Her engineering degree has helped her tremendously, she believes, to attain what later became her goal: a career as a professional musician. “Right out of college,” says Charlton, “I was able to get an amazing job in statistical analysis and technology management at First USA Bank.” Starting out on firm financial footing enabled her to buy a house and a car and to pay off the balance on her piano.

She worked at First USA for five years, teaching piano in the evenings. Getting chosen by her employer for an expenses-paid master’s program in technology management, however, was the turning point in her career path. “After one semester of working full-time, teaching 10 piano students per week, going to grad school, and preparing for concerts, I was exhausted. I went to visit my brother in California and shared a new recording with him. He was particularly moved by the overwhelming emotion in the piece ‘Winter Mist,’ and said ‘If you know the answer already, why haven’t you acted on it?’ I quit the master’s program that week and quit my job a year later.”

She increased her teaching load, and between grants, concerts, and sales of her recordings, Charlton has been supporting herself as a musician since 2000. Her four albums are broadcast on traditional, Internet, and cable radio around the world; her two most recent rose to the top of the worldwide instrumental music charts, including “River Dawn,” which debuted at No. 3, higher than new releases from Grammy winners Kitaro and George Winston. (For more information, see her web site: www.catherinemariecharlton.com.)

Last spring Charlton brought her trio home to the Ezra Cornell Memorial Room in Willard Straight Hall on the Cornell campus as the 2006 selection for the Lauren Pickard Emerging Artist Series.
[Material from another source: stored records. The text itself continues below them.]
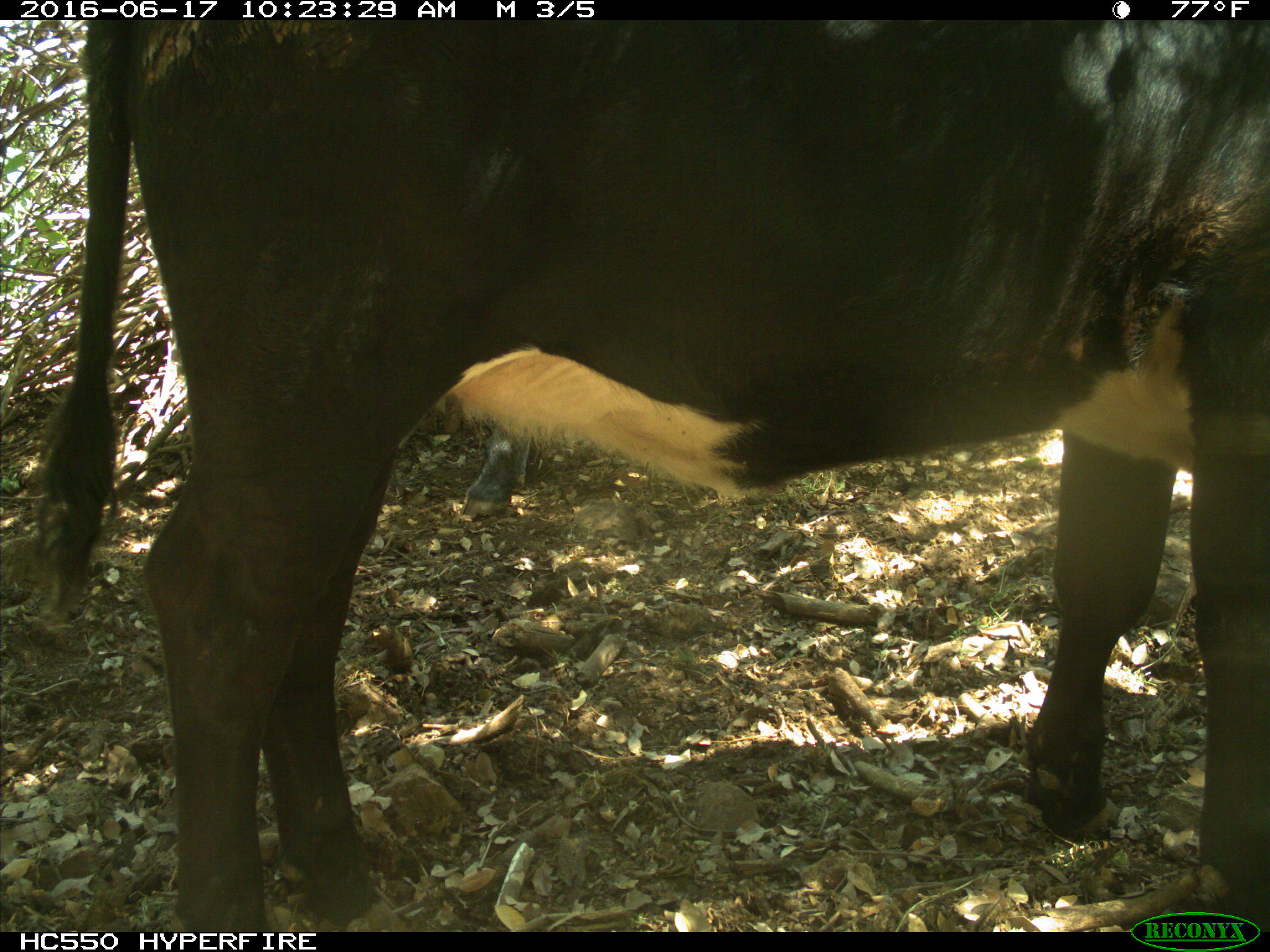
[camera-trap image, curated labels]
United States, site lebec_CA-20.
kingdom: Animalia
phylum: Chordata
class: Mammalia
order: Artiodactyla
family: Bovidae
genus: Bos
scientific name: Bos taurus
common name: domestic cow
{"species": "Bos taurus (domestic cow)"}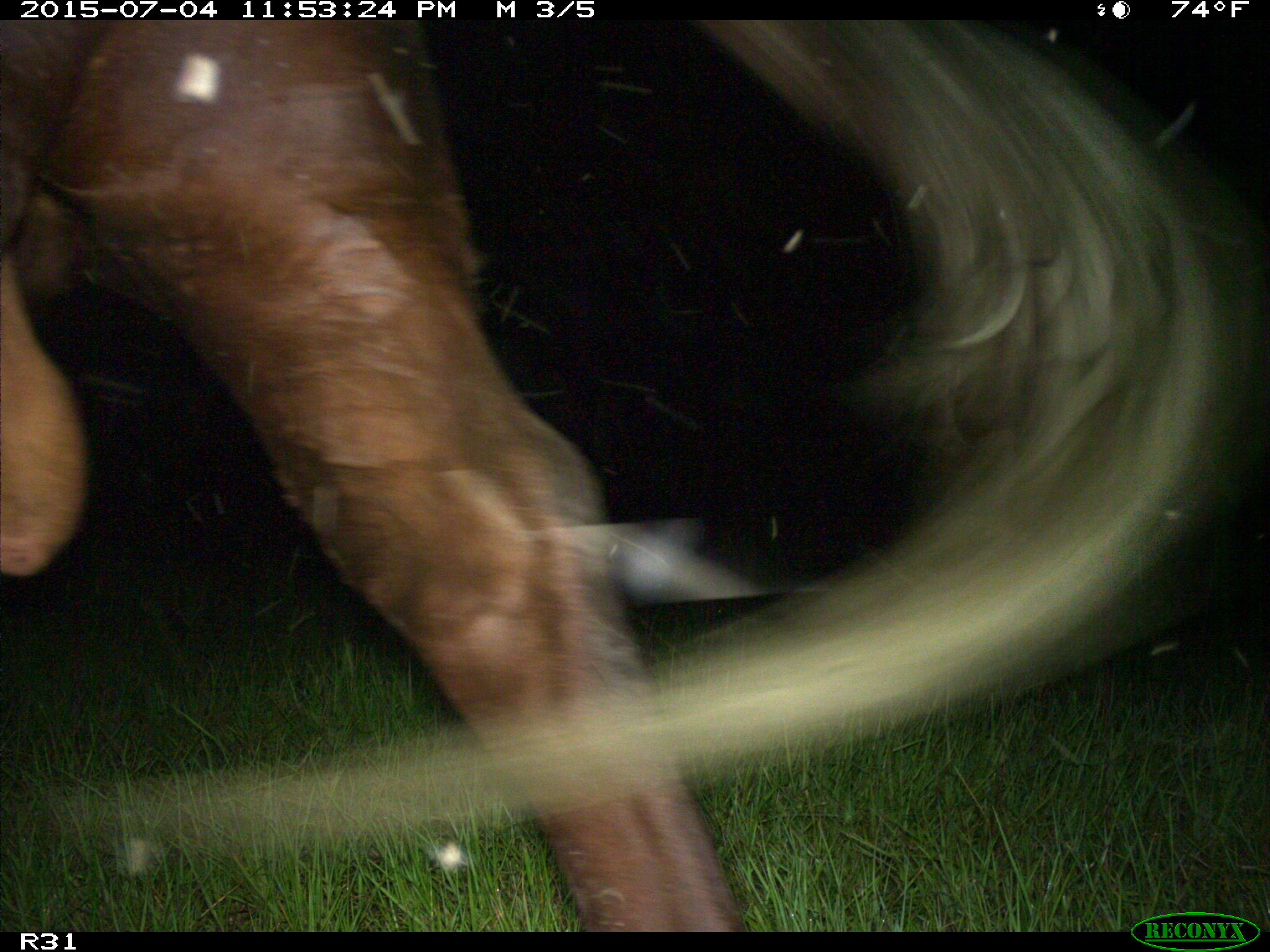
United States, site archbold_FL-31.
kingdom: Animalia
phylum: Chordata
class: Mammalia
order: Artiodactyla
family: Bovidae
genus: Bos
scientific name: Bos taurus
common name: domestic cow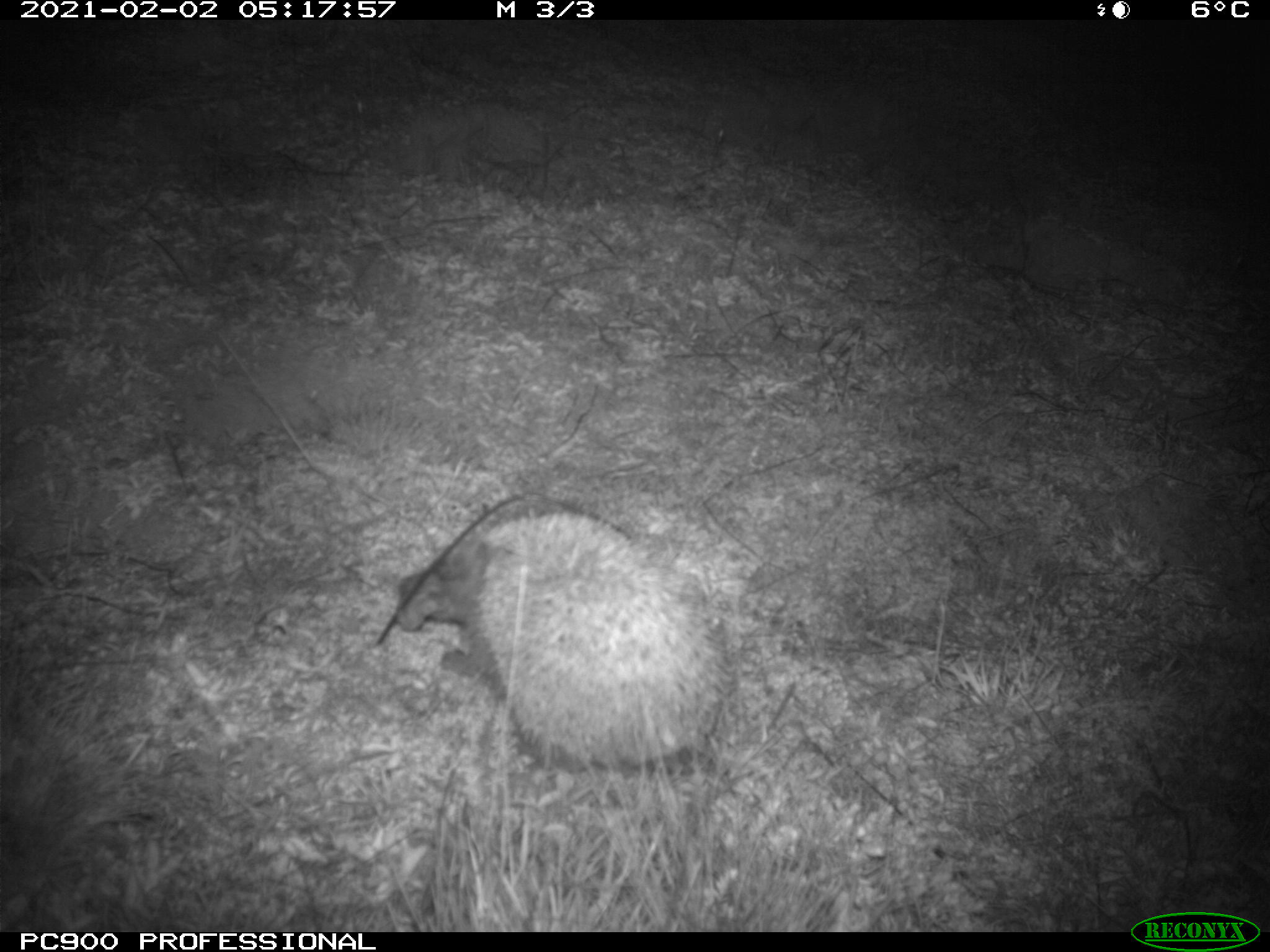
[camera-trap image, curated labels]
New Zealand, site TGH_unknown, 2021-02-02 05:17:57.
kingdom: Animalia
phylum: Chordata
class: Mammalia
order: Eulipotyphla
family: Erinaceidae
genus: Erinaceus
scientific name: Erinaceus europaeus europaeus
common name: european hedgehog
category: hedgehog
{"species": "hedgehog (european hedgehog) (Erinaceus europaeus europaeus)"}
On April 10—a lovely spring evening in Ithaca—Charlton played in the same room and on the same piano where she had played her first recital 14 years before. As the sky slowly darkened in the huge casement windows, Charlton and her bandmates, flutist/saxophonist Elliot Levin and drummer J. Jody Janetta, performed jazz standards, original pieces, and improvisations, several of the latter based on descriptive phrases collected from the audience. As Charlton played, she danced on her bench, swaying and stamping her feet. Turning around with a huge smile, she observed: “It’s always fun to see where a piece is going to go.”

One could say the same of an engineering degree.